Typically, MAC clauses operate to alter the situation between the parties in the event that something significant happens to affect the circumstances of one or the other party. For example, in a corporate transaction, a MAC event may give the buyer the ability to walk away from a deal, and in finance, context may give a lender the ability to prevent further drawdown of funds.
What if the other party disagrees that there is a Material Adverse Change?
It is worth noting that if Party A relies on a MAC clause and takes action (for example if Party A as a lender refuses to advance further sums that they are obliged to advance, assuming Party B, as the borrowing party, is compliant in all other areas), and it is later proven that there had not been a MAC event, Party A relying on the clause would be in breach of contract, and Party B would have a claim for damages, which could involve significant compensation.
It is important to bear in mind the risk of adverse publicity and the impact on the parties’ relationship during this time, as the general consensus amongst businesses seems to be a desire to be supportive through the coronavirus outbreak.
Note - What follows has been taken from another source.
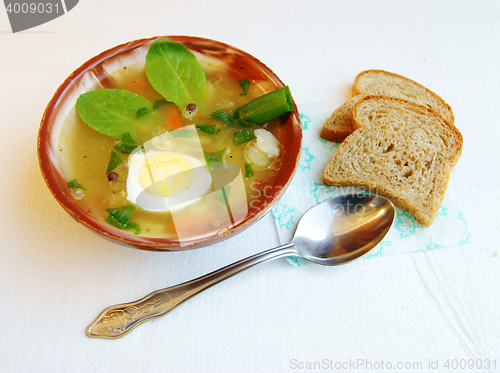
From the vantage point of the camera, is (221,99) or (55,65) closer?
(221,99)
Overall, the risk of enforcing a MAC clause in these circumstances is high for the party seeking to rely on it and it is usually recommended to have early conversations with the other party in order to understand their thoughts and position with regard to the operation of the contract and continued dealings.
As a general rule, MAC clauses are seen as a catch-all concept - a ‘contractual fallback’ which helps a party to bring the other party back to the table during a downturn, rather than being used as a cause of action on their own. As mentioned above, there is very limited case law around MAC clauses, showing that whilst they are often included in financing and corporate agreements, they are rarely litigated. In particular, there is no case law around the effectiveness of MAC clauses during a pandemic and given the fast-paced nature of the current crisis and how quickly things progress, the position may change rapidly leaving you exposed in terms of any steps taken in haste.